▸ GESTELLTE AUFGABE 1
Wohin wurde laut dem Lesetext der Flug gebucht?

▸ LESETEXT
Tourentyp | |
Lat | |
Lon | |
Mitreisende | |
Im Wald-Out
Land: Finnland
Reisezeit: März 2015
Der Waldmann ist schuld, er gab mir beim ODS-Treffen im Harz den guten Tipp, für meine nächste Wintertour preiswert und bequem über Ivalo nach Karasjok zu reisen. Nachdem der erste Teil der Logistikplanung erledigt war, d.h. der Flug nach Ivalo gebucht, wurde Teil zwei kurzerhand gestrichen. Wieso nach Karasjok fahren, wenn in Finnland auch Schnee liegt. Und außerdem hatte ich dieses Jahr sowieso nur knapp zwei Wochen Zeit, Da muss ich nicht noch zwei zusätzliche Tage mit An- und Abreise verbringen.
Und dann kommt eines zum anderen: ich will kein Zelt mitnehmen, also muss es Wald sein, wegen dem Wind. Im Wald da ist der Schnee so tief, also muss das Gepäck leicht sein. Weil das Gepäck leicht ist, ist die Pulka zu groß, schnell schreibe ich eine Bestellung an Jonas B. ... Und so weiter und so fort.
Wenn man abends nach Helsinki fliegt, kann man die Nacht mit Schlafsack und Isomatte im Flughafen verbringen, und morgens um sechs frisch und ausgeruht in die Frühmaschine nach Ivalo steigen, um den ersten Kaffee zu trinken. Dort wartet bei Ankunft schon die Busse, um einen zu fahren, wohin man will. Ich will nach Saariselkä, und komme gerade zur rechten Zeit an, um in einem der Hotels zu frühstücken. Dann noch ein paar Einkäufe erledigen, ein kurzer Besuch im Nationalparkzentrum, am großen Holztipi an der Langlaufloipe die Sachen packen, und auf geht’s.
Urho-Kekkonen. Auch wenn es alternative Deutungen gibt, sie fallen allesamt in die Kategorie Volksetymologie. Der Park ist angeblich so benannt worden, weil Urho Kekkonen bekanntlich gern in Saariselkä Ski lief. Die Fotobeweise hängen im Ort in jedem Hotel. Aber: Wenn es es um eine politische Manifestation ginge, müsste das Zielgebiet ja „Mannerheim-Nationalpark“ heißen, schließlich liegt es an der finnisch-russischen Grenze. Also muss die Namensgebung andere Hintergründe haben. Nach aktuellem Stand der Finno-Ugristik heißt hokekkonen ganz ohne Zweifel: „Großer Wald“. Und Ur, das ist ja einfach. Ergo: „Großer Urwald-Nationalpark“.

▸ VORGEGEBENE EINTRÄGE

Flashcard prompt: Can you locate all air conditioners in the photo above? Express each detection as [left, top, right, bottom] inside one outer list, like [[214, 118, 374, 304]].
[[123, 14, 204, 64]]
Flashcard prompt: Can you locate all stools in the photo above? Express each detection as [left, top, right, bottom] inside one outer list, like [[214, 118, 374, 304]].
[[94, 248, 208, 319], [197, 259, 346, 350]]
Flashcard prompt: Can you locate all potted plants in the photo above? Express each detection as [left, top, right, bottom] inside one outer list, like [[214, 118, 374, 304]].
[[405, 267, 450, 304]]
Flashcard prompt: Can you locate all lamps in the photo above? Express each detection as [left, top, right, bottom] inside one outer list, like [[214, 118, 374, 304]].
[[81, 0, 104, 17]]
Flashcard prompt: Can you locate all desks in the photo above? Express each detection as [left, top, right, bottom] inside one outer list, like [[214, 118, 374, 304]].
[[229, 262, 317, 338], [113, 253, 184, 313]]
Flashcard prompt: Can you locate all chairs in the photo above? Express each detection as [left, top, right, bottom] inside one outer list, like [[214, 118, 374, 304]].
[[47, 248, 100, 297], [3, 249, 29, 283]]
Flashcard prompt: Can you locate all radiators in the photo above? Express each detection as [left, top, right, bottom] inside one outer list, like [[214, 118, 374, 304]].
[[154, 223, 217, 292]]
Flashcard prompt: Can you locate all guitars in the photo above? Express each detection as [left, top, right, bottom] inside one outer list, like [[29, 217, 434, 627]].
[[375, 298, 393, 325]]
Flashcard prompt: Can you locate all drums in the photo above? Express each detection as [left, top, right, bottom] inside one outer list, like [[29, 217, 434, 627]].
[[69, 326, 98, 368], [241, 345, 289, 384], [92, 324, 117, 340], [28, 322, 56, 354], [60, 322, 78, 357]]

▸ GESTELLTE AUFGABE 2
Gib aus den Einträgen nur die Zeilen von der Zeile mit „Flashcard prompt: Can you locate all stools“ bis einschließlich der Zeile mit „[[94, 248, 208, 319], [197, 259, 346, 350]]“ als JSON-Liste von Strings wieder, mit einem String pro Zeile und ohne Leerzeilen.

▸ SCHRIFTLICHE ANTWORT 1
Nach Ivalo.

▸ SCHRIFTLICHE ANTWORT 2
[
  "Flashcard prompt: Can you locate all stools in the photo above? Express each detection as [left, top, right, bottom] inside one outer list, like [[214, 118, 374, 304]].",
  "[[94, 248, 208, 319], [197, 259, 346, 350]]"
]